# EXERCISE AIM
Using the article on low velocity impact claims, answer these questions.
(a) Which fees for physiotherapy or massage therapy may ICBC decline to pay?
(b) In Lubick v. Mei, which judge stated that the courts have long debunked the link between low impact and lack of compensable injury?
(c) With which activities did Gerald Sdoutz compare the impact severity of the collision?

# DOCUMENT EXCERPT

Often an insurance adjuster will comment that a person involved in a relatively minor motor vehicle accident could not have been injured because it was a “low velocity impact”. Further, you may be told that ICBC does not not pay for injuries and disability in this situation.

This can be confusing and disconcerting to someone who has been told by their doctor to remain off work for a period of time because they are suffering from soft tissue injuries. Further, you may have been referred by your doctor for secondary care such as physiotherapy or massage therapy and have had to pay out user fees.  While ICBC may cover basic fees for this service, they may decline to pay so-called “user fees”.

What about time lost from work?  Who is going to pay for lost wages or opportunity to earn income?

While judges are cautious about finding that a person was injured in the absence of proper medical evidence, they are equally cautious about accepting this ICBC corporate doctrine and defence of low velocity impact.

In a recent decision in Supreme Court Justice Ball commented that

“it has been clearly established in Canadian law that minimal motor vehicle damage is not “the yardstick by which to measure the extent of the injuries suffered by the plaintiff”. Mr. Justice Macaulay stated in Lubick v. Mei and another, 2008 BCSC 555 at para. 5:

The Courts have long debunked as myth the suggestion that low impact can be directly correlated with lack of compensable injury. In Gordon v. Palmer, [1993] B.C.J. No. 474 (S.C.), Thackray J., as he then was, made the following comments that are still apposite today:

I do not subscribe to the view that if there is no motor vehicle damage then there is no injury. This is a philosophy that the Insurance Corporation of British Columbia may follow, but it has no application in court. It is not a legal principle of which I am aware and I have never heard it endorsed as a medical principle.”

Duda v. Sekhon, 2015 BCSC 2393.

It is therefore important that if you have been involved in a motor vehicle accident and you believe that you have been injured, you should get your doctor to make a record of your injuries and you should follow your doctor’s advice regarding whether you are to take time from work and perhaps attend for physiotherapy or massage therapy.

Even in the face of engineering evidence raised by the defence, the Court will often prefer the expert medical evidence from the plaintiff’s doctors regarding resulting injuries.  In Pitcher v. Brown, 2015 BCSC 1415 Justice Betton stated that:

[106]     As to the forces involved and the probability of injuries resulting, the defence relies upon the opinion of two experts. Dr. Craig Good has a degree and Masters in Applied Science-Mechanical Engineering and a doctor in Philosophy in Mechanical Engineering. He opined that it is “highly unlikely that Ms. Pitcher sustained an acute Mild Traumatic Brain Injury at the time of the subject collision when her head contacted the head restraint.”

[107]     Gerald Sdoutz is a professional engineer who provided opinion evidence about the impact severity in the collision and compared it with activities such as sitting down in a low back office chair, coughing or sneezing or being jostled in a crowd.

[108]     While that expert evidence provides some insight I find its utility to be limited. It puts in perspective that the forces involved in the collision were modest. It does not preclude the conclusion that the plaintiff did receive injuries in this collision. In that regard I look to the expert medical evidence and the evidence of the participants in the collision. 

Do not just accept what your adjuster tells you about the force of the impact and their corporate policy regarding liability for your damages.  See your doctor and then see your lawyer for advice and representation if necessary.

# EXTRACTED MATERIAL
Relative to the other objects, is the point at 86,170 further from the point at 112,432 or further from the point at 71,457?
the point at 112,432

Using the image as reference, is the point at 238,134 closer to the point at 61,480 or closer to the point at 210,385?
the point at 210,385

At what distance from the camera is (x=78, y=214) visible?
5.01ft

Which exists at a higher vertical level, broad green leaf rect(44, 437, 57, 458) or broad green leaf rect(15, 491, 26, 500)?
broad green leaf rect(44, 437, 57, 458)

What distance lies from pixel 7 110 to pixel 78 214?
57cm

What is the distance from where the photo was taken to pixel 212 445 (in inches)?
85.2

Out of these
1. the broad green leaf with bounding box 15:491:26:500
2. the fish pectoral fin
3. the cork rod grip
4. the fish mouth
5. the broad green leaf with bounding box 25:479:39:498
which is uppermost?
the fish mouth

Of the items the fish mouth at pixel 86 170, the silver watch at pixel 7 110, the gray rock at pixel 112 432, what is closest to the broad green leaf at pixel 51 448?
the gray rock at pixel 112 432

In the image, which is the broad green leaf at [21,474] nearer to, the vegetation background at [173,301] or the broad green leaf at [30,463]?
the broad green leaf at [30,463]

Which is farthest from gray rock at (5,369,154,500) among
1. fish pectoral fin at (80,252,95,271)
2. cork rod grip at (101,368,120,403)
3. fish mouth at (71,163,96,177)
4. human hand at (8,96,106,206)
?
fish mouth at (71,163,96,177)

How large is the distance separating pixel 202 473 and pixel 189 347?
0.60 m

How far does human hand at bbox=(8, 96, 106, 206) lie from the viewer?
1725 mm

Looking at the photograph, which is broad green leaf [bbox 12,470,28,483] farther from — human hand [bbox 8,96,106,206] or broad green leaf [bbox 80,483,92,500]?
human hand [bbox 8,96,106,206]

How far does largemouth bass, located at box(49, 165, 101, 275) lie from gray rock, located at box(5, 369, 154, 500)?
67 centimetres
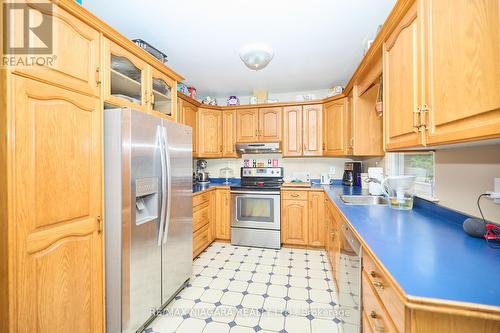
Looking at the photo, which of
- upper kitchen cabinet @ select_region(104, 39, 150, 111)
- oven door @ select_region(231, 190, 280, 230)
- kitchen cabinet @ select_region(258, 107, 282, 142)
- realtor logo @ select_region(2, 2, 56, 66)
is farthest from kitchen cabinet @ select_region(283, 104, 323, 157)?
realtor logo @ select_region(2, 2, 56, 66)

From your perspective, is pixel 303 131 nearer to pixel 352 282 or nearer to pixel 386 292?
pixel 352 282

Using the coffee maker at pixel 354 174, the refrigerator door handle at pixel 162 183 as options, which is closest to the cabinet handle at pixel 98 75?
the refrigerator door handle at pixel 162 183

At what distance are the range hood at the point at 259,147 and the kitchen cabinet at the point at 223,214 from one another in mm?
764

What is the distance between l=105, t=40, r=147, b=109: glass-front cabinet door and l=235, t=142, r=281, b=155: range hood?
1.91 m

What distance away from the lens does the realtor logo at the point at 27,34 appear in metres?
0.93

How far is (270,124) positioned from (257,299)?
7.92ft

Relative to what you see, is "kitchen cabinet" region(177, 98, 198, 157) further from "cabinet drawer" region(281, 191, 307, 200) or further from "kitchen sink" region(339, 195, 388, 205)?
"kitchen sink" region(339, 195, 388, 205)

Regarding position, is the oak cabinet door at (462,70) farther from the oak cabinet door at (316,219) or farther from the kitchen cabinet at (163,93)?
the oak cabinet door at (316,219)

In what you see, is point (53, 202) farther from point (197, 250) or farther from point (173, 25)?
point (197, 250)

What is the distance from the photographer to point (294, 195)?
9.99 feet

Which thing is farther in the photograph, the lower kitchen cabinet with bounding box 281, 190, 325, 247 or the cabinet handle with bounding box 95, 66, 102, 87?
the lower kitchen cabinet with bounding box 281, 190, 325, 247

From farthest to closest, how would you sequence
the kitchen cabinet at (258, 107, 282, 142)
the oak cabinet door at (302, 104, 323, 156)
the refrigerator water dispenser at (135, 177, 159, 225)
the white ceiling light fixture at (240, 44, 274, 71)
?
the kitchen cabinet at (258, 107, 282, 142), the oak cabinet door at (302, 104, 323, 156), the white ceiling light fixture at (240, 44, 274, 71), the refrigerator water dispenser at (135, 177, 159, 225)

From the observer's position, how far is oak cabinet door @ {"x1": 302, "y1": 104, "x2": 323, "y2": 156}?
3221 mm

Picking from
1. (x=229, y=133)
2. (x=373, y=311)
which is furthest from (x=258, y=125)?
(x=373, y=311)
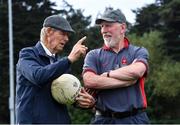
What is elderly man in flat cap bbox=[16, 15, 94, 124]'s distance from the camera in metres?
5.16

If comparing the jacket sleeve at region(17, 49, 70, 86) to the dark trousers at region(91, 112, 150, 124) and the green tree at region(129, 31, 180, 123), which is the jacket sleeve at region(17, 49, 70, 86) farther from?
the green tree at region(129, 31, 180, 123)

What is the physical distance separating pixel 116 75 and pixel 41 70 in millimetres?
698

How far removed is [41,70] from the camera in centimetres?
509

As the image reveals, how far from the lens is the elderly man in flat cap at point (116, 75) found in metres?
5.28

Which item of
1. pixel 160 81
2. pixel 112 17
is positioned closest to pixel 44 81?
pixel 112 17

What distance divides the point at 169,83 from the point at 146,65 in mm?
34075

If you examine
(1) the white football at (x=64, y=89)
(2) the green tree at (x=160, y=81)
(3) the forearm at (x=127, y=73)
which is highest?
(3) the forearm at (x=127, y=73)

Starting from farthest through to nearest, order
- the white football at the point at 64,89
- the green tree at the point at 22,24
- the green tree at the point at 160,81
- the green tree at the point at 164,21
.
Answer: the green tree at the point at 164,21, the green tree at the point at 22,24, the green tree at the point at 160,81, the white football at the point at 64,89

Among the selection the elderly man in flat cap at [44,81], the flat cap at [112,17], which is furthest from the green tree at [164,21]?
the elderly man in flat cap at [44,81]

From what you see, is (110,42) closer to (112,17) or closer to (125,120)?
(112,17)

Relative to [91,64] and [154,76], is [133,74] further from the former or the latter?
[154,76]

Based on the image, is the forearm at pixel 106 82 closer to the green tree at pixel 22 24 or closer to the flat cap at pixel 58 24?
the flat cap at pixel 58 24

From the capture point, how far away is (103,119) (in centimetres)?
536

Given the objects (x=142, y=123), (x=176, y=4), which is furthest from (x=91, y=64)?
(x=176, y=4)
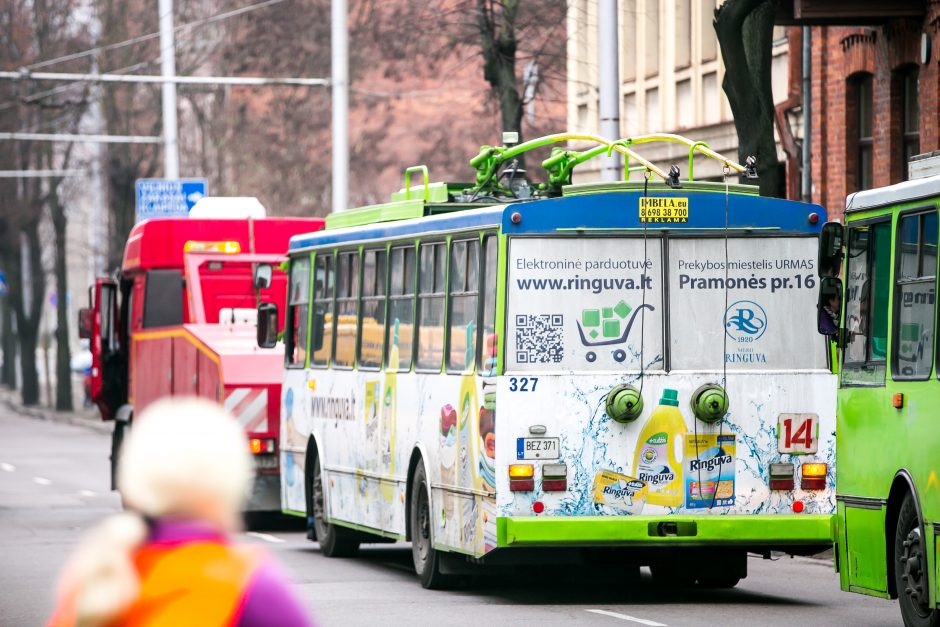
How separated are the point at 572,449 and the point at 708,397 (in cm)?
91

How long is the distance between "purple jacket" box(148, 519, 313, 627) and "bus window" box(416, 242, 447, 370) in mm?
10724

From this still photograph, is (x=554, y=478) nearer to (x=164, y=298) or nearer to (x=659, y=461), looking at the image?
(x=659, y=461)

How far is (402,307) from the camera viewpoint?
15.9m

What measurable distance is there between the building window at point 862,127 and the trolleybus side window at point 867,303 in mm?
14869

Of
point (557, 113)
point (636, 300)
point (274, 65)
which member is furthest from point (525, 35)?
point (557, 113)

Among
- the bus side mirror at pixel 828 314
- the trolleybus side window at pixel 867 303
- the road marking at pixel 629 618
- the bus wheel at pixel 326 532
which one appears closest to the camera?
the trolleybus side window at pixel 867 303

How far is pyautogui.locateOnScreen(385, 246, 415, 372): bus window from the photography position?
1565 centimetres

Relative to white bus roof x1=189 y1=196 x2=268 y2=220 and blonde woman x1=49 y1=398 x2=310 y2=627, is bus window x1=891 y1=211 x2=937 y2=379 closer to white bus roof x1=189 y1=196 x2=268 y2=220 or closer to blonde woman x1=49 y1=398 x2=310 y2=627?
blonde woman x1=49 y1=398 x2=310 y2=627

# SOLVED EXERCISE
(a) So-called "user fees."
(b) Mr. Justice Macaulay.
(c) Sitting down in a low back office chair, coughing or sneezing, or being jostled in a crowd.